Thérésia avait deux frères, François et Dominique, qu’elle retrouva à Madrid à son retour en 1785. Elle a douze ans et déjà conquiert des coeurs. Le premier fut le frère de sa mère, Maximilien Galabert. Subjugué par sa beauté, il la demande en mariage à son beau-frère. Il s’est dit même qu’il fut son premier amant. François Cabarrús non seulement refusa son consentement mais il mit son beau-frère à la porte. Elle ne le revit que bien plus tard et dans des circonstances encore plus dramatiques.

Pour Thérésia, cette demande en mariage eut un effet bénéfique. Son père décida qu’il était temps de l’expédier à nouveau à Paris, en compagnie de sa mère, et cette fois non dans le but de parfaire son éducation mais pour y trouver un mari digne d’elle dans la société parisienne, c’est-à-dire dans l’aristocratie.

François Cabarrús entretenait d’excellentes relations avec une famille très lancée, les Laborde. Issu du même monde de la finance et du négoce, Jean-Joseph de Laborde (1724-1794) est un des hommes les plus riches de France et de plus il est marquis, de fraîche date certes, mais marquis tout de même.

_LISTING PRÉSENTÉ_.

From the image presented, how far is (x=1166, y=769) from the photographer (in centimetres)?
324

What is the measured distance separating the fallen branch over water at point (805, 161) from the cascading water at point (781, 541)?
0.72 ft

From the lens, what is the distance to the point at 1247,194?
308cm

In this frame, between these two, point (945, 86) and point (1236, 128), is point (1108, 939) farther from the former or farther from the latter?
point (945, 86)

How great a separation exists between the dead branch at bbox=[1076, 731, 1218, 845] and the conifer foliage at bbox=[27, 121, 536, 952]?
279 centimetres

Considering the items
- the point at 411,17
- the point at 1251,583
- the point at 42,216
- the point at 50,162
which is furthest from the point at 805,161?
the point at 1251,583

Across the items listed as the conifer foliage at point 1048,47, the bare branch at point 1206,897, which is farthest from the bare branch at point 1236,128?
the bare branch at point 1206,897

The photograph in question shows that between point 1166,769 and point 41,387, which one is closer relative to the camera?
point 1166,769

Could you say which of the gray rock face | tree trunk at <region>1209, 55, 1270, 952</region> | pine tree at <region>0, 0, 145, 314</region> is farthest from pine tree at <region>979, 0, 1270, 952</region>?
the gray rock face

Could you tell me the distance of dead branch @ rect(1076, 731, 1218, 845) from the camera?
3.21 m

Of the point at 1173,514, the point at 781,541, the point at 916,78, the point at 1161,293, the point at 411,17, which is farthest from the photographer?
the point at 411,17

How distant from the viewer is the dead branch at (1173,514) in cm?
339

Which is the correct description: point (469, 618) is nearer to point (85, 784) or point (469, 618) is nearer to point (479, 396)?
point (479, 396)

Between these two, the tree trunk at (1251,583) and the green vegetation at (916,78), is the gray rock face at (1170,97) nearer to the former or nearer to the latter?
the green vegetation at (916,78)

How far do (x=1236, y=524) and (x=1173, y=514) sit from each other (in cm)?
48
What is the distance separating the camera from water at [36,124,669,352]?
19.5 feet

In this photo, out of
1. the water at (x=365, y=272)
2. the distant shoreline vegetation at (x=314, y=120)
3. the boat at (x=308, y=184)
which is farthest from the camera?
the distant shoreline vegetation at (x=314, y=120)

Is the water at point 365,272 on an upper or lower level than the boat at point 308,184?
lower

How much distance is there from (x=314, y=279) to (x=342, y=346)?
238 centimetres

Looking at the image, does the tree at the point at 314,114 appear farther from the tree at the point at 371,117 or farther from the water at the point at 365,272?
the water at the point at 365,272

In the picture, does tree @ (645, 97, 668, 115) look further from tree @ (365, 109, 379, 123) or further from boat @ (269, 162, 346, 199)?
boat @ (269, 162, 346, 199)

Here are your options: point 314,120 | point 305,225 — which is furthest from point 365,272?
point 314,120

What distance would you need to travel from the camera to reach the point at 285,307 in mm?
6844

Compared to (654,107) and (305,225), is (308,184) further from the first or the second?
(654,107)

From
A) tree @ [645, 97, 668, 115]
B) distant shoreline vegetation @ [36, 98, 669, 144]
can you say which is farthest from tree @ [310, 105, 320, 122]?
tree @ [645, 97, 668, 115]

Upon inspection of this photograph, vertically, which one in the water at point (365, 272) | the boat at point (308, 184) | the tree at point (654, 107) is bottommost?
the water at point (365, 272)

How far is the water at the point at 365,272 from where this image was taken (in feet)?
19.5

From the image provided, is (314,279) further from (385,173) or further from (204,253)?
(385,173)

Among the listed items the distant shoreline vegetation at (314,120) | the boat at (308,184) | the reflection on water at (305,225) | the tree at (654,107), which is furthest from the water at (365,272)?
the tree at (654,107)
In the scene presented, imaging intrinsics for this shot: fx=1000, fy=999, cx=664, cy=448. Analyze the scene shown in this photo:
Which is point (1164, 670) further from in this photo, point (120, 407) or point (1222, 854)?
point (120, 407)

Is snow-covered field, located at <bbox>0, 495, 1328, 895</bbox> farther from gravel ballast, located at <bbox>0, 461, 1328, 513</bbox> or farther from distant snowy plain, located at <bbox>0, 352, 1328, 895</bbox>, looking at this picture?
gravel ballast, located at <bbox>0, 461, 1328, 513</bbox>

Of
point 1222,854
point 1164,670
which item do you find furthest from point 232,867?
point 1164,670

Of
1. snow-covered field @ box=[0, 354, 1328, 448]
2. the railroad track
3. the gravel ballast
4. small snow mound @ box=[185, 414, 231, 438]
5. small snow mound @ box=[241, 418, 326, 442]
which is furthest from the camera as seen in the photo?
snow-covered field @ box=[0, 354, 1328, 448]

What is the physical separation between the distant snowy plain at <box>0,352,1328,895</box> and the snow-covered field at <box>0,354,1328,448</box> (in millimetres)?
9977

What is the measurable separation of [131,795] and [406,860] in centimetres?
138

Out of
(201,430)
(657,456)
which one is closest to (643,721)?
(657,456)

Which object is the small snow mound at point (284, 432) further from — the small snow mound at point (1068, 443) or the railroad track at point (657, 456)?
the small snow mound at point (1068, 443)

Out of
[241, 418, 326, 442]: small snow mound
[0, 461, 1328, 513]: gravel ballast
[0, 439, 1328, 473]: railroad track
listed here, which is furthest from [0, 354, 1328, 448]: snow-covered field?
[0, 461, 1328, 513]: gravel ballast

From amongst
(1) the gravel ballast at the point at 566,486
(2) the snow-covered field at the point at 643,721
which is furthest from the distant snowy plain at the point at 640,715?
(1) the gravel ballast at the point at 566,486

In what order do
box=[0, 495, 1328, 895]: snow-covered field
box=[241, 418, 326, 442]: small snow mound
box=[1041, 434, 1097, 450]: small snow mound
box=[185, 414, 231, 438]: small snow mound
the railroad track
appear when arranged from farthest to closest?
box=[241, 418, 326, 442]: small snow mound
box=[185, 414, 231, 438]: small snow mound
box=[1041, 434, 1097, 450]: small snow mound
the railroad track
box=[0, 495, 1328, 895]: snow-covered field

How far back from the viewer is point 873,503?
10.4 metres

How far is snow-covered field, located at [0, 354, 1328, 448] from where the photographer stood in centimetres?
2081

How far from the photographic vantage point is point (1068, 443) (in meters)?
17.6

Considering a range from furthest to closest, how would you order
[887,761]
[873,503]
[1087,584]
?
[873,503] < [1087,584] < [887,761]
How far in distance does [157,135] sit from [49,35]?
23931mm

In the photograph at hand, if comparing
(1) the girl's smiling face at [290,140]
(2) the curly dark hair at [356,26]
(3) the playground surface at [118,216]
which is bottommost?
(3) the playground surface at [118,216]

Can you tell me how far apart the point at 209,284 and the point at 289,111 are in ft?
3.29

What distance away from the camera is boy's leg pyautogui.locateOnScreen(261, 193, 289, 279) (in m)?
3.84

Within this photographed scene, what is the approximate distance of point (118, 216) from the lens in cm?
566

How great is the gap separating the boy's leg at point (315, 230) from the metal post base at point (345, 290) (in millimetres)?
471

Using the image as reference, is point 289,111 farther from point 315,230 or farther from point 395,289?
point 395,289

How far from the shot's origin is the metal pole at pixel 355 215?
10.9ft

_SÉRIE D'EXERCICES_.
1. Recopiez le passage du texte sur Thérésia qui commence à « Thérésia avait deux » et se termine à « encore plus dramatiques. ».
2. Pour chaque affirmation, dites par oui ou par non si elle concorde avec le texte sur Thérésia, et citez les mots décisifs : (a) Thérésia retrouva ses frères à Madrid en 1785 ; (b) François Cabarrús consentit au mariage de sa fille avec Maximilien Galabert ; (c) Jean-Joseph de Laborde était marquis de longue date.

_LES RÉPONSES_.
1.
Thérésia avait deux frères, François et Dominique, qu’elle retrouva à Madrid à son retour en 1785. Elle a douze ans et déjà conquiert des coeurs. Le premier fut le frère de sa mère, Maximilien Galabert. Subjugué par sa beauté, il la demande en mariage à son beau-frère. Il s’est dit même qu’il fut son premier amant. François Cabarrús non seulement refusa son consentement mais il mit son beau-frère à la porte. Elle ne le revit que bien plus tard et dans des circonstances encore plus dramatiques.

2.
(a) Oui : « qu’elle retrouva à Madrid à son retour en 1785 ».
(b) Non : « François Cabarrús non seulement refusa son consentement ».
(c) Non : « il est marquis, de fraîche date certes ».